Certified CART Provider: Become a Certified CART ProviderSM and take advantage of the growing number of opportunities becoming available to realtime practitioners.

For more information, see the National Court Reporters Association website.

LICENSES

Shorthand Reporter

Licensing agency: Hawaii Board of Certified Shorthand Reporters
Address: 777 Punchbowl Street, Honolulu, HI 96813

Phone: (808) 539-4231
Website: Hawaii Board of Certified Shorthand Reporters

LOCATION INFORMATION: Kaneohe, Hawaii

Kaneohe, Hawaii
Kaneohe, Hawaii photo by Grillo

Kaneohe is situated in Honolulu County, Hawaii. It has a population of over 35,987. The cost of living index in Kaneohe, 167, is far greater than the national average.

The three most popular industries for women in Kaneohe are educational services, health care, and public administration. For men, it is public administration, construction, and accommodation and food services. The average commute to work is about 30 minutes. More than 29.5% of Kaneohe residents have a bachelor's degree, which is higher than the state average.
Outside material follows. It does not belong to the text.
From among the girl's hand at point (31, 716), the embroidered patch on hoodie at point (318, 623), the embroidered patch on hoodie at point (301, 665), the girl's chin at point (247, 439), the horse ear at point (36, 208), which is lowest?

The percentage of residents with a graduate degree, 9.8%, is higher than the state average.

About 6.1% of Kaneohe's residents are below the poverty line, which is better than the state average.

The percentage of Kaneohe residents that are affiliated with a religious congregation, 33.3%, is less than both the national and state average. Door of Faith Church, Pali View Baptist Church and Kaneohe Congregational Church are among the churches located in Kaneohe. The largest religious groups are the Catholic Church, the LDS (Mormon) Church and the Southern Baptist Convention.

Kaneohe is home to the Kaneohe Civic Center and the ‘Iolani Building as well as Käne‘ohe Civic Center Playground and Kaluapuhi Neighborhood Park. Shopping centers in the area include Käne‘ohe Shopping Center, Käne‘ohe Bay Shopping Center and Windward City Shopping Center.